Он сунул руку под камзол и вынул из кожаного кошелька завернутую в шерстяную тряпку серебряную монету.
— О, — сказала она, — так это ты, Йоун Хреггвидссон. Мне помнится, что раньше волосы у тебя были черные.
— Я уже стар, — ответил он.
— Убери свой далер, дорогой Йоун, садись вот туда на ларь и расскажи мне, что нового. Где ты теперь живешь?
— Я по-прежнему арендую землю у старика Христа. Хутор зовется Рейн. Я всегда хорошо ладил со стариком, и это потому, что мы друг другу никогда не были должны. Зато вам я слишком долго не возвращал этот далер.
— Хочешь сыворотки или молока? — спросила она.
— О, я пью все. Все, что течет. Но этот далер я хочу вам вернуть. Если когда-нибудь, упаси боже, мне вновь придется пуститься в дальний путь, мне бы не хотелось, чтобы долг помешал мне прийти к вам еще раз.
— Ты никогда не приходил ко мне, Йоун Хреггвидссон.
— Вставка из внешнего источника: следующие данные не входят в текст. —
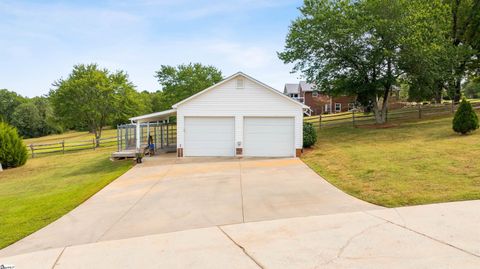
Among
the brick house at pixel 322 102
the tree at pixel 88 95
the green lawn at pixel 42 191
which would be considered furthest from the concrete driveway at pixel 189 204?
the brick house at pixel 322 102

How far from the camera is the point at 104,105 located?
30281 millimetres

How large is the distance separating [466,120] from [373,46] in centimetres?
843

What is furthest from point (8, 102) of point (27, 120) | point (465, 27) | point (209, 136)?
point (465, 27)

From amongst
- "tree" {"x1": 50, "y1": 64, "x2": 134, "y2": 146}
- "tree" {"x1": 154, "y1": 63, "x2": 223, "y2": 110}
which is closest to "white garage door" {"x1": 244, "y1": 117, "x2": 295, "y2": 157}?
"tree" {"x1": 50, "y1": 64, "x2": 134, "y2": 146}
Это я пришла к тебе. Я была тогда совсем девчонкой, и мне захотелось увидеть человека, которому должны отрубить голову. Твоя мать пришла в Скаульхольт издалека, с запада. Тогда у тебя были черные волосы. Теперь ты седой.
— Все меняется, кроме моей йомфру.
— Я уже пятнадцать лет замужем. Не смейся надо мной.
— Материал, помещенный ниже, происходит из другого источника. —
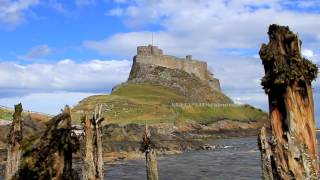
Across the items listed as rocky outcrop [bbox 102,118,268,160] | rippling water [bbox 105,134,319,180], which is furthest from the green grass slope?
rippling water [bbox 105,134,319,180]

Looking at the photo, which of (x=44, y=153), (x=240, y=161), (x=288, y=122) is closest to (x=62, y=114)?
(x=44, y=153)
— Моя йомфру не меняется, — сказал он.
— Не меняюсь?
— Да, йомфру не меняется… Йомфру…
Она взглянула в окно.
— Помнится, я давала тебе поручение?
— Я передал кольцо.
— Почему же ты не принес мне ответ?
— Мне было приказано молчать, да никакого ответа и не было. Все же меня не казнили… тогда. У этой женщины рот чуть ли не на середине груди. Он вернул мне кольцо.
Она посмотрела на гостя словно издалека.
— Что ты теперь хочешь от меня? — спросила она.
— О, я даже не знаю. Вы уж простите глупого старика.
— Не выпьешь ли чего-нибудь?
— Я пью, когда меня угощают. Все, что течет, — божий дар. Когда я сидел в Бессастадире, у меня была вода в кувшине и топор. Острый топор — славное орудие. Но виселицу я всегда терпеть не мог, особенно после того, как мне пришлось драться с повешенным.
Ее синие глаза смотрели на него словно из бездны. Губы были плотно сжаты. Затем она поднялась, позвала служанку и велела ей угостить этого человека.
— Всегда хорошо чем-то утолить жажду, — сказал он. — Хотя мои старые друзья-копенгагенцы назвали бы этот напиток жидковатым.
— Такова твоя благодарность?
— Старому крестьянину из Скаги не забыть той кружки пива, которую поднес мне его милость, когда я пришел из Глюкштадта в королевских сапогах.
— О ком ты говоришь?
— О том, к кому вы меня посылали и к кому я сейчас опять должен идти.
— Куда ты собираешься идти?
Он снова засунул руку в кожаный кошелек, вытащил из него письмо со сломанной печатью и протянул его хозяйке дома.